Reproduce every item below word for word, omitting the pictures from your answer.

[Scene-based reasoning records]
* * * * * * *

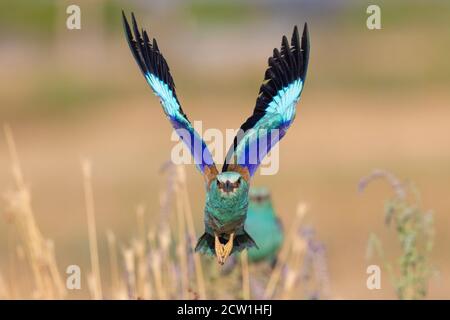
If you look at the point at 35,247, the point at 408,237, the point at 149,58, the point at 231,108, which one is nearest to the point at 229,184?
the point at 149,58

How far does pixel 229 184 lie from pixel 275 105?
0.51 metres

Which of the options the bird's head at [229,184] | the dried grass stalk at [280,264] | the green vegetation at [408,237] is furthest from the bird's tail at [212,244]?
the dried grass stalk at [280,264]

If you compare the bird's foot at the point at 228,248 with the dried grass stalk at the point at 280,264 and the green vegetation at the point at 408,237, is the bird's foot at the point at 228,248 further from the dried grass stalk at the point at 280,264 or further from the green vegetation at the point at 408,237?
the dried grass stalk at the point at 280,264

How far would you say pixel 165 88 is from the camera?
4.57m

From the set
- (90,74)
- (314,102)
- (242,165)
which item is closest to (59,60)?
(90,74)

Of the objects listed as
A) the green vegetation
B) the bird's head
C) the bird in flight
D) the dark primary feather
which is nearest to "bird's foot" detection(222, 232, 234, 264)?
the bird in flight

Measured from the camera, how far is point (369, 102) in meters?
16.6

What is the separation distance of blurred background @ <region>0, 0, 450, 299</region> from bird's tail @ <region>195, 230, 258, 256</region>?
4.45 meters

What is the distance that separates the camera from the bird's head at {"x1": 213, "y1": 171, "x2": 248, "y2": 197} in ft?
13.9

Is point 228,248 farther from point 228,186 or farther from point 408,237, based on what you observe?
point 408,237

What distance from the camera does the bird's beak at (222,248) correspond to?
4.16 meters

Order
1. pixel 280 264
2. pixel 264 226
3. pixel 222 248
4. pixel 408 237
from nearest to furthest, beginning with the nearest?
1. pixel 222 248
2. pixel 408 237
3. pixel 280 264
4. pixel 264 226

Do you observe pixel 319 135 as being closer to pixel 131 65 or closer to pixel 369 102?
pixel 369 102

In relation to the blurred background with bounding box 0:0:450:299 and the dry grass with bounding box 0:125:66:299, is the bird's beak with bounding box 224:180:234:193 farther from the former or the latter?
the blurred background with bounding box 0:0:450:299
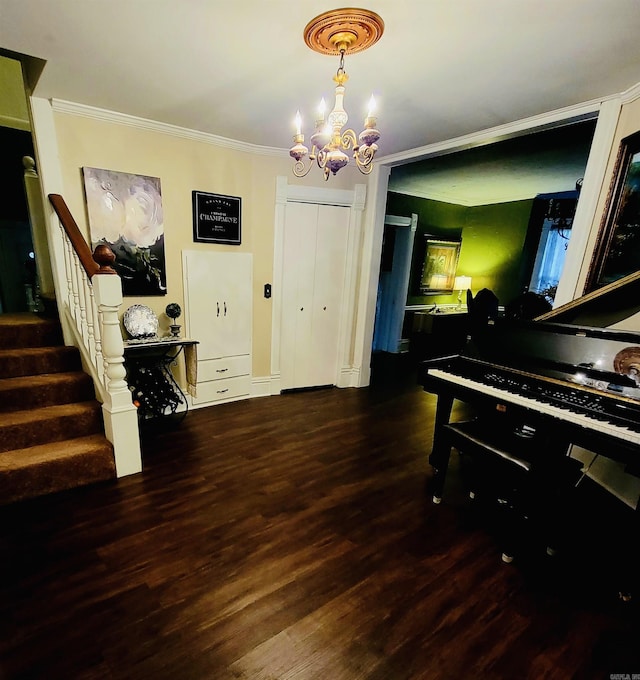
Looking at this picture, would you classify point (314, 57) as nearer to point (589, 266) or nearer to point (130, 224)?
point (130, 224)

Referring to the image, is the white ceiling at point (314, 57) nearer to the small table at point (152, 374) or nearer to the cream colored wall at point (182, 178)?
Answer: the cream colored wall at point (182, 178)

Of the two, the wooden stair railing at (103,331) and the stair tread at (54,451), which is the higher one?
the wooden stair railing at (103,331)

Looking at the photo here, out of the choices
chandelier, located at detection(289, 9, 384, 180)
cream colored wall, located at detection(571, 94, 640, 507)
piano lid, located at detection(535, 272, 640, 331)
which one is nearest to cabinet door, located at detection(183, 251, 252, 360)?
chandelier, located at detection(289, 9, 384, 180)

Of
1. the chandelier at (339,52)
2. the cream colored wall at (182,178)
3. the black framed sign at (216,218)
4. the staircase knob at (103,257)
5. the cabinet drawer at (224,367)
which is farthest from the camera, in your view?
the cabinet drawer at (224,367)

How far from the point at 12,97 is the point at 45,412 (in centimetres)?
305

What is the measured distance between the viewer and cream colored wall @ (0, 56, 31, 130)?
305 cm

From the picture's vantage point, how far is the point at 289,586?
156cm

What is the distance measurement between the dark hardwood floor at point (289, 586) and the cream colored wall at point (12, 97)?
11.4 ft

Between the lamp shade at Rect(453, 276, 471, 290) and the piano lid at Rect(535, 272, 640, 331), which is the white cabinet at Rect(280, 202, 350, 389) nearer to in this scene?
the piano lid at Rect(535, 272, 640, 331)

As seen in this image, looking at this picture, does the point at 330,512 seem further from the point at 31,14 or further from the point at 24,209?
the point at 24,209

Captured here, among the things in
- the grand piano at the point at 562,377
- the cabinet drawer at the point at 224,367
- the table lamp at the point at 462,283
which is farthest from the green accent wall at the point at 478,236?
the grand piano at the point at 562,377

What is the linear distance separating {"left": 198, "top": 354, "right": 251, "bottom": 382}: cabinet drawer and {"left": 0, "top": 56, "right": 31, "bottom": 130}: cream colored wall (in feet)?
8.83

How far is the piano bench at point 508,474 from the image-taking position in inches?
65.1

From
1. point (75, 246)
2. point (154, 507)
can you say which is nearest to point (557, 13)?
point (75, 246)
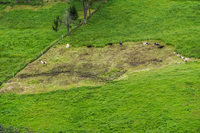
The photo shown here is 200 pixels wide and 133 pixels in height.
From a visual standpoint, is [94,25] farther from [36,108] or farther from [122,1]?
[36,108]

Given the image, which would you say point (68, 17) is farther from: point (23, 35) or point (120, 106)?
point (120, 106)

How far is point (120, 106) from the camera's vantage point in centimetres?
3759

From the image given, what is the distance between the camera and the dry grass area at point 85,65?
46.6 metres

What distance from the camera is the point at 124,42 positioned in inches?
2442

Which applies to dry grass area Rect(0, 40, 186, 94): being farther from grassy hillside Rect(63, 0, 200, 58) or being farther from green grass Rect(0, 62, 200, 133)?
grassy hillside Rect(63, 0, 200, 58)

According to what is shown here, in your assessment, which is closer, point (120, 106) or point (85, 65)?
point (120, 106)

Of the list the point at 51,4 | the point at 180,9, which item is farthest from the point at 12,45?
the point at 180,9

* * * * * * *

_ANSWER TO THE EXERCISE:_
If you look at the point at 35,247, the point at 408,237, the point at 149,58, the point at 231,108, which one is nearest to the point at 229,184?
the point at 149,58

How far does pixel 229 184 lie from pixel 275 105?
0.51 metres

Which of the options the bird's head at [229,184] | the dried grass stalk at [280,264] | the green vegetation at [408,237] is furthest from the bird's tail at [212,244]?
the dried grass stalk at [280,264]

If you compare the bird's foot at the point at 228,248 with the dried grass stalk at the point at 280,264 and the green vegetation at the point at 408,237, is the bird's foot at the point at 228,248 further from the dried grass stalk at the point at 280,264 or further from the green vegetation at the point at 408,237?
the dried grass stalk at the point at 280,264

How far would you say pixel 165 88 is from the camera?
4.57m

From the set
- (90,74)
- (314,102)
- (242,165)
which item is closest to (59,60)?
(90,74)

Of the objects listed as
A) the green vegetation
B) the bird's head
C) the bird in flight
D) the dark primary feather
which is nearest to "bird's foot" detection(222, 232, 234, 264)?
the bird in flight

Measured from the camera, how far is point (369, 102) in meters?
16.6

What is the separation distance of blurred background @ <region>0, 0, 450, 299</region> from bird's tail @ <region>195, 230, 258, 256</region>?
4.45 meters

What is the distance that separates the camera from the bird's head at {"x1": 213, "y1": 171, "x2": 248, "y2": 197} in ft?
13.9

Is point 228,248 farther from point 228,186 or farther from point 408,237, based on what you observe?
point 408,237

What distance from the camera does the bird's beak at (222,248) correspond to?
4.16 meters

Order
1. pixel 280 264
2. pixel 264 226
3. pixel 222 248
4. pixel 408 237
from nearest to furthest, beginning with the nearest?
1. pixel 222 248
2. pixel 408 237
3. pixel 280 264
4. pixel 264 226

Do you observe pixel 319 135 as being closer to pixel 131 65 or closer to pixel 369 102?
pixel 369 102

In relation to the blurred background with bounding box 0:0:450:299 and the dry grass with bounding box 0:125:66:299, is the bird's beak with bounding box 224:180:234:193 farther from the former or the latter?
the blurred background with bounding box 0:0:450:299
Looking at this picture, would you classify point (314, 57) as nearer to point (589, 266) or nearer to point (130, 224)?
point (130, 224)

Referring to the image, is the white ceiling at point (314, 57) nearer to the small table at point (152, 374) or nearer to the cream colored wall at point (182, 178)?
Answer: the cream colored wall at point (182, 178)

Of the two, the wooden stair railing at (103,331) and the stair tread at (54,451), which is the higher one?
the wooden stair railing at (103,331)

Looking at the photo here, out of the choices
chandelier, located at detection(289, 9, 384, 180)
cream colored wall, located at detection(571, 94, 640, 507)
piano lid, located at detection(535, 272, 640, 331)
which one is nearest to cabinet door, located at detection(183, 251, 252, 360)?
chandelier, located at detection(289, 9, 384, 180)

Of
1. the chandelier at (339,52)
2. the cream colored wall at (182,178)
3. the black framed sign at (216,218)
4. the staircase knob at (103,257)
5. the cabinet drawer at (224,367)
which is farthest from the camera, in your view?
the cabinet drawer at (224,367)

How far from the point at 12,97 is the point at 45,412 (in centimetres)?
305

What is the measured distance between the viewer and cream colored wall @ (0, 56, 31, 130)?
305 cm

From the picture's vantage point, how far is the point at 289,586?
156cm

What is the distance measurement between the dark hardwood floor at point (289, 586) and the cream colored wall at point (12, 97)?
11.4 ft

Between the lamp shade at Rect(453, 276, 471, 290) and the piano lid at Rect(535, 272, 640, 331), which is the white cabinet at Rect(280, 202, 350, 389) nearer to in this scene?
the piano lid at Rect(535, 272, 640, 331)

As seen in this image, looking at this picture, does the point at 330,512 seem further from the point at 31,14 or further from the point at 24,209?
the point at 24,209

Captured here, among the things in
- the grand piano at the point at 562,377
- the cabinet drawer at the point at 224,367
- the table lamp at the point at 462,283
which is farthest from the green accent wall at the point at 478,236?
the grand piano at the point at 562,377

What is the linear distance separating {"left": 198, "top": 354, "right": 251, "bottom": 382}: cabinet drawer and {"left": 0, "top": 56, "right": 31, "bottom": 130}: cream colored wall (in feet)?
8.83

How far is the piano bench at point 508,474 from the image-taking position in inches?
65.1

From
1. point (75, 246)
2. point (154, 507)
can you say which is nearest to point (557, 13)?
point (75, 246)
The photo shown here is 200 pixels wide and 133 pixels in height.
From a visual standpoint, is [94,25] farther from [36,108] or farther from [122,1]?
[36,108]

Given the image, which would you say point (68, 17) is farther from: point (23, 35) or point (120, 106)?
point (120, 106)

How far is point (120, 106) from the camera's vantage point in centimetres?
3759

From the image given, what is the distance between the camera and the dry grass area at point 85,65?
46.6 metres

What distance from the camera is the point at 124,42 positioned in inches?
2442

Which applies to dry grass area Rect(0, 40, 186, 94): being farther from grassy hillside Rect(63, 0, 200, 58) or being farther from green grass Rect(0, 62, 200, 133)?
grassy hillside Rect(63, 0, 200, 58)

According to what is shown here, in your assessment, which is closer, point (120, 106) or point (85, 65)?
point (120, 106)

Of the list the point at 51,4 | the point at 180,9, which item is farthest from the point at 12,45?
the point at 180,9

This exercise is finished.